- Exercise aim:
Reproduce the lines from the very first one through the line that contains "405L412 420H439L447 416V389L432", including both, without changing a character.

- Task input:
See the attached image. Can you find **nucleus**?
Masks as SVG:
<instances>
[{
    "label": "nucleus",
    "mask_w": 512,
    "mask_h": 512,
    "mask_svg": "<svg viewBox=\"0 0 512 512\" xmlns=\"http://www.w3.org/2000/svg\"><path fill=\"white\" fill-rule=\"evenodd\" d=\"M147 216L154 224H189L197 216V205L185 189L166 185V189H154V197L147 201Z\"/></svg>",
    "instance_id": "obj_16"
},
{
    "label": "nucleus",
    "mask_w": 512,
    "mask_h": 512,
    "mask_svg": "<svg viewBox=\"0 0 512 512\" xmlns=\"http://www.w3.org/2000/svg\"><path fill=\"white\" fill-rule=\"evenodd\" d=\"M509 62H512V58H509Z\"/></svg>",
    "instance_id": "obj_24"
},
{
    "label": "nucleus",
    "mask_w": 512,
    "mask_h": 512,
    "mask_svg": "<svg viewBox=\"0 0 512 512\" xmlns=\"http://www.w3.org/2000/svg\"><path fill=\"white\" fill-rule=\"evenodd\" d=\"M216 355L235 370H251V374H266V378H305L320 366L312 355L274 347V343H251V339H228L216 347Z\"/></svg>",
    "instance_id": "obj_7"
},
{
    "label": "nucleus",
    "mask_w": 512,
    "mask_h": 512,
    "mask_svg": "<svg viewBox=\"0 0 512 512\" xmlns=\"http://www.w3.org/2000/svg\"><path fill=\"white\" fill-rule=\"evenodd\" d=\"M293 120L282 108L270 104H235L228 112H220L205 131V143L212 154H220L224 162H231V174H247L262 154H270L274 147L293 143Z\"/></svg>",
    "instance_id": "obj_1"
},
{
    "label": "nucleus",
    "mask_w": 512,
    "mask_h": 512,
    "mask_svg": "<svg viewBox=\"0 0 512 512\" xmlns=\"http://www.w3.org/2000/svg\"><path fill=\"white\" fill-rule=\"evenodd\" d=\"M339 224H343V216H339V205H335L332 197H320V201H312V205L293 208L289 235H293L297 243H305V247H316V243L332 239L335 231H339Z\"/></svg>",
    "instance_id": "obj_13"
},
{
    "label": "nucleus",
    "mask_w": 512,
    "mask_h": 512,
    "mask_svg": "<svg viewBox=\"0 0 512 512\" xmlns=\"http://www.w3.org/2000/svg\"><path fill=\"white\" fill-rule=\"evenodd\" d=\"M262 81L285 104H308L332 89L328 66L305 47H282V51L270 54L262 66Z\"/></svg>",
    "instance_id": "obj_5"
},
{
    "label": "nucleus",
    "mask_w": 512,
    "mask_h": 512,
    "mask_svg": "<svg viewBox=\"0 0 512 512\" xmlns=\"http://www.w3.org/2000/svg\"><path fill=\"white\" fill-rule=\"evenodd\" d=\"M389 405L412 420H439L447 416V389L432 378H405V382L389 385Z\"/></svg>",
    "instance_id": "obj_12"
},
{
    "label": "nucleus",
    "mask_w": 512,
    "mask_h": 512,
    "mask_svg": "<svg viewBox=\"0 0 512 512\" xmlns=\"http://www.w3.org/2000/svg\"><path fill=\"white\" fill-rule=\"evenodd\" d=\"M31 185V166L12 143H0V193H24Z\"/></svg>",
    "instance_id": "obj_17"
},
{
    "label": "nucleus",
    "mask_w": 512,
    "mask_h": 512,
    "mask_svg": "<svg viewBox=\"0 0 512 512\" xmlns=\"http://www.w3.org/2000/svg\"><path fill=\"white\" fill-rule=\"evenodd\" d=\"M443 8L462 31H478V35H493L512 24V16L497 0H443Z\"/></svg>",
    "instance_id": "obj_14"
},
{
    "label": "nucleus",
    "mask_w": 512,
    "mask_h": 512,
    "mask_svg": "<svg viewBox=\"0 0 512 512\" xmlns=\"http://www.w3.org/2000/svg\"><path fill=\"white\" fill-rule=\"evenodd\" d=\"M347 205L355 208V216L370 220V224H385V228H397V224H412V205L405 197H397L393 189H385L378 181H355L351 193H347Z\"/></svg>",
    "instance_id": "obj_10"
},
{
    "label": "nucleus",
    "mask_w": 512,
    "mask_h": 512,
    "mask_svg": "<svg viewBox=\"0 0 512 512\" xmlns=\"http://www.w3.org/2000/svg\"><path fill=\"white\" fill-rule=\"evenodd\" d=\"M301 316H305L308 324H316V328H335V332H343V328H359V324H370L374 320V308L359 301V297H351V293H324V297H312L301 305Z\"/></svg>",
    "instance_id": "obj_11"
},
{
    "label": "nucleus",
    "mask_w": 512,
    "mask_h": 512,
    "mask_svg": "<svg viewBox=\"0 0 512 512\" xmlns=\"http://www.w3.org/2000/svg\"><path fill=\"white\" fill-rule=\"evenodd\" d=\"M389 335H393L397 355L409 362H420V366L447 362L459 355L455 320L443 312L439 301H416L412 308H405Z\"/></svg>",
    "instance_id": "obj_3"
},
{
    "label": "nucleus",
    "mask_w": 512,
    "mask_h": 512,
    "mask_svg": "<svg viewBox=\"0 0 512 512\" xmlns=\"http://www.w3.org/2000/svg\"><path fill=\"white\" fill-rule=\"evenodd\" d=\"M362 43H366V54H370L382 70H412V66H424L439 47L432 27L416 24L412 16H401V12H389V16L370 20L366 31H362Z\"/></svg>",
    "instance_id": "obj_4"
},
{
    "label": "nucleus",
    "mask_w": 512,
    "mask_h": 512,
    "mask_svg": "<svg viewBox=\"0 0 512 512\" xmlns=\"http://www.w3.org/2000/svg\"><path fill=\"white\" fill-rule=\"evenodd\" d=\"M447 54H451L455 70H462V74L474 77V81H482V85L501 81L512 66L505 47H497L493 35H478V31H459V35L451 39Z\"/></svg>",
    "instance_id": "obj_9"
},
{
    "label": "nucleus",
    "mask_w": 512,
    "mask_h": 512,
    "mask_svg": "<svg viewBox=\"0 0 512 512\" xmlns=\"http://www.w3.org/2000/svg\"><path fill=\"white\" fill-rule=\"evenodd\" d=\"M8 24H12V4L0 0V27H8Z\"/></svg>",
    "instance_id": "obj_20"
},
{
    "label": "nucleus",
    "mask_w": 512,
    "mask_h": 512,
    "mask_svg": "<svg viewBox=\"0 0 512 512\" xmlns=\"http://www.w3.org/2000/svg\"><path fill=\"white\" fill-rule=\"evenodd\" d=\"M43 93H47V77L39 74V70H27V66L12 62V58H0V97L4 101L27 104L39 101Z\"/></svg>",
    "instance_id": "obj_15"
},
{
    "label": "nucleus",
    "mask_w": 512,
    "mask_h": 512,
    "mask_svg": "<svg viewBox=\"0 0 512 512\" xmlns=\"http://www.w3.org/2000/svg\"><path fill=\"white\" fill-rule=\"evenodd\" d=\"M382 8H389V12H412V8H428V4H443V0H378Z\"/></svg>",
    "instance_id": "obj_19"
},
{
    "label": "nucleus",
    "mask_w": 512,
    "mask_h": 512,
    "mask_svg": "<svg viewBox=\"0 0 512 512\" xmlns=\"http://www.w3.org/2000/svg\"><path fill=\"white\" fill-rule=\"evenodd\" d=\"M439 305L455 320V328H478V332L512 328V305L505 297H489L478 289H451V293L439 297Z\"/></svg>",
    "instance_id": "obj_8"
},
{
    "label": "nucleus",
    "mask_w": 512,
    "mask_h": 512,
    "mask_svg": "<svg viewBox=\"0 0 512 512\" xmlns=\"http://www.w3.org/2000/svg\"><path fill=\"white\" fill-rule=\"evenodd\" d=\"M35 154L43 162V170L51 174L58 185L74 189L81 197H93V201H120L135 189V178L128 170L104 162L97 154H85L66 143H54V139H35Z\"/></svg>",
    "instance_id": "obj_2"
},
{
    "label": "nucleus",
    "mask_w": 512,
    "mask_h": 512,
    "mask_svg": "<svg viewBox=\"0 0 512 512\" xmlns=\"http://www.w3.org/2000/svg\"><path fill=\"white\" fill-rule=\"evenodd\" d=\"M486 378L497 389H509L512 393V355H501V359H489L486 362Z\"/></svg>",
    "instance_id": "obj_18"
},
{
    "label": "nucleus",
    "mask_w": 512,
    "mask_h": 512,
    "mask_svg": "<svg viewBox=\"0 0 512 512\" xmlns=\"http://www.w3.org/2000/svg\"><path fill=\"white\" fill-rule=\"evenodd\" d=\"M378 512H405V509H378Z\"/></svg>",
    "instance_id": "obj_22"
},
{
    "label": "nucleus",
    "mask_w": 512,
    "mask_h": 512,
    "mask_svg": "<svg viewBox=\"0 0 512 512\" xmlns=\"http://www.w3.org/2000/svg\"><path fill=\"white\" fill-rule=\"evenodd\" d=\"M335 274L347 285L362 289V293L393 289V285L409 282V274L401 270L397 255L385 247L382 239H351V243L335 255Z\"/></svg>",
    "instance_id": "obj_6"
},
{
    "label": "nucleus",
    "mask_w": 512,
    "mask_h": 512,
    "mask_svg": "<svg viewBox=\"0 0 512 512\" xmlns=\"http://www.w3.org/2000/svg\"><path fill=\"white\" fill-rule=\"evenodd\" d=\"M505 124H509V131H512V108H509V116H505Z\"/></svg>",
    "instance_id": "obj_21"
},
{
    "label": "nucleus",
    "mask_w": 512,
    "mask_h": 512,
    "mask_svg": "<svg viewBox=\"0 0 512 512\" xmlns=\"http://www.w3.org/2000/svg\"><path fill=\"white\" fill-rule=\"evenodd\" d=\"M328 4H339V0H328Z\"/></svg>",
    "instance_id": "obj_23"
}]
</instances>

- Exercise result:
See the attached image. Can you find **nucleus**?
Masks as SVG:
<instances>
[{
    "label": "nucleus",
    "mask_w": 512,
    "mask_h": 512,
    "mask_svg": "<svg viewBox=\"0 0 512 512\" xmlns=\"http://www.w3.org/2000/svg\"><path fill=\"white\" fill-rule=\"evenodd\" d=\"M147 216L154 224H189L197 216V205L185 189L166 185V189H154V197L147 201Z\"/></svg>",
    "instance_id": "obj_16"
},
{
    "label": "nucleus",
    "mask_w": 512,
    "mask_h": 512,
    "mask_svg": "<svg viewBox=\"0 0 512 512\" xmlns=\"http://www.w3.org/2000/svg\"><path fill=\"white\" fill-rule=\"evenodd\" d=\"M509 62H512V58H509Z\"/></svg>",
    "instance_id": "obj_24"
},
{
    "label": "nucleus",
    "mask_w": 512,
    "mask_h": 512,
    "mask_svg": "<svg viewBox=\"0 0 512 512\" xmlns=\"http://www.w3.org/2000/svg\"><path fill=\"white\" fill-rule=\"evenodd\" d=\"M216 355L235 370H251V374H266V378H305L320 366L312 355L274 347V343H251V339H228L216 347Z\"/></svg>",
    "instance_id": "obj_7"
},
{
    "label": "nucleus",
    "mask_w": 512,
    "mask_h": 512,
    "mask_svg": "<svg viewBox=\"0 0 512 512\" xmlns=\"http://www.w3.org/2000/svg\"><path fill=\"white\" fill-rule=\"evenodd\" d=\"M293 120L282 108L270 104H235L228 112H220L205 131V143L212 154H220L224 162H231V174H247L262 154H270L274 147L293 143Z\"/></svg>",
    "instance_id": "obj_1"
},
{
    "label": "nucleus",
    "mask_w": 512,
    "mask_h": 512,
    "mask_svg": "<svg viewBox=\"0 0 512 512\" xmlns=\"http://www.w3.org/2000/svg\"><path fill=\"white\" fill-rule=\"evenodd\" d=\"M339 224H343V216H339V205H335L332 197H320V201H312V205L293 208L289 235H293L297 243H305V247H316V243L332 239L335 231H339Z\"/></svg>",
    "instance_id": "obj_13"
},
{
    "label": "nucleus",
    "mask_w": 512,
    "mask_h": 512,
    "mask_svg": "<svg viewBox=\"0 0 512 512\" xmlns=\"http://www.w3.org/2000/svg\"><path fill=\"white\" fill-rule=\"evenodd\" d=\"M262 81L285 104H308L332 89L328 66L305 47H282V51L270 54L262 66Z\"/></svg>",
    "instance_id": "obj_5"
},
{
    "label": "nucleus",
    "mask_w": 512,
    "mask_h": 512,
    "mask_svg": "<svg viewBox=\"0 0 512 512\" xmlns=\"http://www.w3.org/2000/svg\"><path fill=\"white\" fill-rule=\"evenodd\" d=\"M389 405L412 420H439L447 416V389L432 378H405V382L389 385Z\"/></svg>",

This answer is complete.